Thirty-one years ago, Larry Shue’s comedy The Foreigner premiered in Milwaukee before achieving national acclaim off Broadway and regionally. Its most recent Brew City reprise takes place on Theatre Unchained’s intimate stage. John Baiocchi directs and Artistic Director James Dragolovich stars as Charlie, the traveling English cuckold with the amusingly mistaken notion that pretending not to speak English will make for an uneventful stay in a Georgia fishing lodge.
The production feels under-rehearsed in terms of line recall and dialects, but is nonetheless a lot of laughs in a heartwarming package. The forays into slapstick are especially successful. Dragolovich’s facial expressions are hilarious when Charlie hides on a small couch, inadvertently overhearing a serious discussion between the engaged couple, David (Jon Weisse) and Catherine (Liz Leighton). The scenes in which Ellard (A.J. Stibbe) “teaches” English words to Charlie in a thick Southern drawl are similarly gut busting.
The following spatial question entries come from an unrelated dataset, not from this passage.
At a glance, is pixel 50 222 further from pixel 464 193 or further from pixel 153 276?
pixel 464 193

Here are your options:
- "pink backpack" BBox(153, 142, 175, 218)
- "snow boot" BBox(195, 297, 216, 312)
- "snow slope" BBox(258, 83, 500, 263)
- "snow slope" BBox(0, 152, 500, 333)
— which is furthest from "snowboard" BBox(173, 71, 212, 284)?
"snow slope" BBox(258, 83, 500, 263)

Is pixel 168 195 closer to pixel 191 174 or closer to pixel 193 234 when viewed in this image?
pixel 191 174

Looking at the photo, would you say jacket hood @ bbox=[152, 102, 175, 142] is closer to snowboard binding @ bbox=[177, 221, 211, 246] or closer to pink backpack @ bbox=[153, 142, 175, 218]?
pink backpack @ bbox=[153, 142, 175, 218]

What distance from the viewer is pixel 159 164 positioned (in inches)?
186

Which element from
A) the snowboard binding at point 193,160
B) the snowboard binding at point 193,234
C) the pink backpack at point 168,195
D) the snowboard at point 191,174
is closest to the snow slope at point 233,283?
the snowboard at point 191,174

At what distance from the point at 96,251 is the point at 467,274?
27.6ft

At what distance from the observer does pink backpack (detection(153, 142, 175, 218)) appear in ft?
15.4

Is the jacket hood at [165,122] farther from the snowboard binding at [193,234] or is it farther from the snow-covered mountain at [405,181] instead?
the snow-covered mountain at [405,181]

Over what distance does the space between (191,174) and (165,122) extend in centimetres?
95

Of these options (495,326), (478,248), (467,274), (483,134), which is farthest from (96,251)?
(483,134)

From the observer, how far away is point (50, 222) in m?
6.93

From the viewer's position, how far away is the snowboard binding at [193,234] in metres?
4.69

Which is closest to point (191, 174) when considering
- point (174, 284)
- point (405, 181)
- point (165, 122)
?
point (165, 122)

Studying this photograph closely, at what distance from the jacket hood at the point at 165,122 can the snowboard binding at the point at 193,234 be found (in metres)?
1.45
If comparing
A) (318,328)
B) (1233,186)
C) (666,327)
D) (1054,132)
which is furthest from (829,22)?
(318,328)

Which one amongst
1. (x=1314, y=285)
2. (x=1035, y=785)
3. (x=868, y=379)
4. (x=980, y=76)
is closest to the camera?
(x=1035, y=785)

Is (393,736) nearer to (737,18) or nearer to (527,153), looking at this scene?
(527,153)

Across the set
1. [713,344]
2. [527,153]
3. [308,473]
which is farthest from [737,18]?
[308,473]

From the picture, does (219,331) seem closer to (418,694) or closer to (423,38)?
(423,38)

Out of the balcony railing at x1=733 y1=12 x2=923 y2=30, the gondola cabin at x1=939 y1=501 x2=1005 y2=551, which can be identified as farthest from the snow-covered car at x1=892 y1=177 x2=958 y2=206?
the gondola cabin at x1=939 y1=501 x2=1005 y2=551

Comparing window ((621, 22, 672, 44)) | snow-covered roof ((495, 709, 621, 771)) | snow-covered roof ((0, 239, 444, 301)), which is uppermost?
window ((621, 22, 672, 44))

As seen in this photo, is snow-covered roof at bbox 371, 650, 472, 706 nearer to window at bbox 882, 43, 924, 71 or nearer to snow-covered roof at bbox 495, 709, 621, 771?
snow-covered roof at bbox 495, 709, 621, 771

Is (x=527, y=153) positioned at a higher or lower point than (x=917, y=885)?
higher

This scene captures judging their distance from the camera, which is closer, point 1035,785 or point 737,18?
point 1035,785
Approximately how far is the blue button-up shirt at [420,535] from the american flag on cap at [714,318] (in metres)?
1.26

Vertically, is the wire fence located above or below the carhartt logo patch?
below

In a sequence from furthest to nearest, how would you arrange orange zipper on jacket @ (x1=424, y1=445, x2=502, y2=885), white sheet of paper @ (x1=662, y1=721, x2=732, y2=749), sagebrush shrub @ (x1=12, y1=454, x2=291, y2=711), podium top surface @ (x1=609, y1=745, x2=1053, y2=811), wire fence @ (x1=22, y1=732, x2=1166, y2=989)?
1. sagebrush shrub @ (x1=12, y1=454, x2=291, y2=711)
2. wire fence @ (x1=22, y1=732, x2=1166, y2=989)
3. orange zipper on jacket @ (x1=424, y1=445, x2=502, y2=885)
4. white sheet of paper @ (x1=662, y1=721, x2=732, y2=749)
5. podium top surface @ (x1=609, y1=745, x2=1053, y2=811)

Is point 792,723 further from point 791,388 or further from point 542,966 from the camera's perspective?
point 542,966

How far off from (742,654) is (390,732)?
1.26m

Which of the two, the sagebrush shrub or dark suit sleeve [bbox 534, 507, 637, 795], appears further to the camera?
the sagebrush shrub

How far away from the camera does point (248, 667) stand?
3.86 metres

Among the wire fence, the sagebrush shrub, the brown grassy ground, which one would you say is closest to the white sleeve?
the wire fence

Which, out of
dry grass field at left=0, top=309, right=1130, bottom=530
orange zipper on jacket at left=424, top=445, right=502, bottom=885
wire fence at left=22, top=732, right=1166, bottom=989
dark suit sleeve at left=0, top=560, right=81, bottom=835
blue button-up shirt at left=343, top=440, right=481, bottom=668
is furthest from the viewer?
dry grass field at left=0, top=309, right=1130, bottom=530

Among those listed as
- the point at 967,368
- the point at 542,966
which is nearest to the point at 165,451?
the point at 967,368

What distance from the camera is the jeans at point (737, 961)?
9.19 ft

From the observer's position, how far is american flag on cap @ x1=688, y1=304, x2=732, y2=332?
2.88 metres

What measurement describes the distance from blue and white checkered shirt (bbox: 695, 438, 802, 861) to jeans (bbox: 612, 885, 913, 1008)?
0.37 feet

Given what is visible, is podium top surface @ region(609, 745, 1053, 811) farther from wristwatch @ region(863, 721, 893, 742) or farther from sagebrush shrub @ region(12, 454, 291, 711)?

Shue’s message that sometimes it takes a fictitious persona to bring out the best in everybody comes across clearly as well. Stibbe’s charmingly obtuse Ellard finally gets to be seen as something more than a dense country bumpkin through his lessons with Charlie, and Leighton’s brilliantly high-strung Catherine gets the confidant she’s always wanted by confessing her secrets to the enamored, supposedly uncomprehending foreigner. Moreover, the bad guys trying to take over the lodge for sinister purposes get a serious run for their money from the strange man whose meaningless “voodoo talk” packs more of a punch than they bargain for.
The Foreigner runs through March 2 at Theatre Unchained, 1024 S. Fifth St.